Critics on different sides of the political spectrum have also raised free speech issues. That was a primary concern for House Republicans when the bill was up for consideration in the last session, including for House Speaker Mike Johnson, R-La.
Some LGBTQ+ groups, like Fight for the Future, have also flagged concerns that KOSA could lead to censoring or limiting access to resources like gender-affirming care and reproductive health for vulnerable minors, particularly for transgender kids.
At Tuesday’s hearing, Ruane said she worries platforms will play a guessing game of what type of content that may be harmful to minors.
That dovetailed with her concerns about the independence of the Federal Trade Commission under the Trump administration. President Donald Trump fired Democratic commissioners on the FTC. A federal district court judge said the firings were illegal, but the Supreme Court temporarily upheld it in an emergency order.
“If we do not have an independent FTC that is enforcing the law fairly as it applies to all children and protects all children, we have significant concerns about how these bills would operate in practice even if the way they are currently constituted as neutral and would protect everyone,” Ruane said.
When asked about the current FTC and its prospective role in enforcing KOSA, Blumenthal said he shared similar concerns.
“I’m not sure how we would exactly address it,” Blumenthal said, while adding that they could look into other possibilities of “enabling other enforcers and also safeguards against potential infringement on rights and liberties.”
“But I’m more worried about the absence of enforcement from an FTC that has no real regard for the law,” he added.
Blumenthal and Blackburn have brought up the Kids Online Safety Act in the past few sessions of Congress. The bill saw its biggest momentum last year, when it passed the Senate in a 91-3 vote.
But even after a last-ditch push by Elon Musk and other tech company executives to address GOP concerns over free speech, it stalled in the House without getting a floor vote before the end of last year.
Some major tech companies have endorsed the Senate version of KOSA. But NetChoice, a tech trade association representing members like Meta and Snap, has lobbied against passage in previous sessions of Congress. After Tuesday’s House hearing, the group was complimentary of House Republicans’ efforts on the 19 online safety bills before the committee and said it wants to work with the committee to “refine” the various tech proposals.

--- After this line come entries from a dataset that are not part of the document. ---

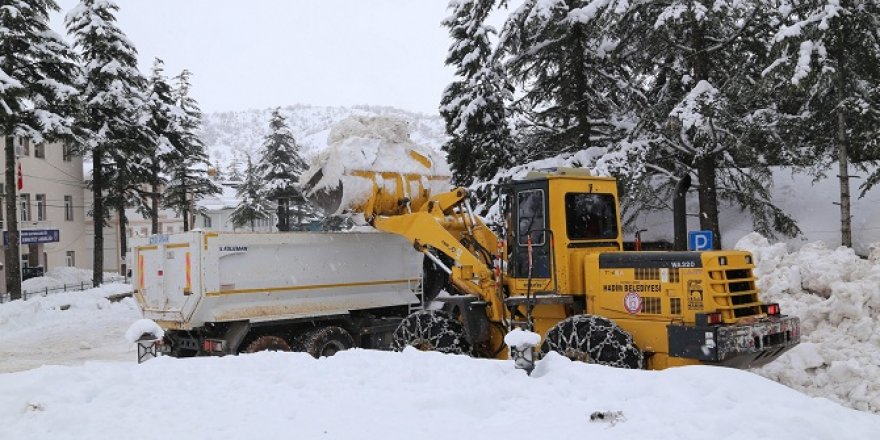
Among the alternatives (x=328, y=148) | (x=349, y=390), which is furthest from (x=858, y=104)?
(x=349, y=390)

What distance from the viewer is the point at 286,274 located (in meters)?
11.8

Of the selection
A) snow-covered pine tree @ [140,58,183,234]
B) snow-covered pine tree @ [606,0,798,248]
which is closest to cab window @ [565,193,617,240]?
snow-covered pine tree @ [606,0,798,248]

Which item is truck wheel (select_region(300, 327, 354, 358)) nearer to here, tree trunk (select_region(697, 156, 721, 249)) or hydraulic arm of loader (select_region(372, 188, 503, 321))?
Answer: hydraulic arm of loader (select_region(372, 188, 503, 321))

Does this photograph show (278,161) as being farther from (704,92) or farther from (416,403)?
(416,403)

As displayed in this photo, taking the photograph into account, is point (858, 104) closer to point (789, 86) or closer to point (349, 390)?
point (789, 86)

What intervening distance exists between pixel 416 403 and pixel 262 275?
18.9ft

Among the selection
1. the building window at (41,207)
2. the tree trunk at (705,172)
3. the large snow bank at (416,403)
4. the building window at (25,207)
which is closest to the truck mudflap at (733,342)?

That could lead to an even bigger gulf between House and Senate lawmakers involved in trying to get children’s online safety protections signed into law.
On the Senate side, Blumenthal and Blackburn reintroduced KOSA earlier this year and are hoping for another vote in the Senate Committee on Commerce, Science and Transportation. The bill has already advanced out of that committee several times in past sessions.
They still see a path for working out the differences in Congress and trying to get it through this time around.
“This bill has a dynamic that eventually will push it over the finish line. Whenever I talk to parents, the No. 1 concern on their mind is their kids’ safety on the internet,” Blumenthal said. “So it’s just a question of what we can get done and how quickly.”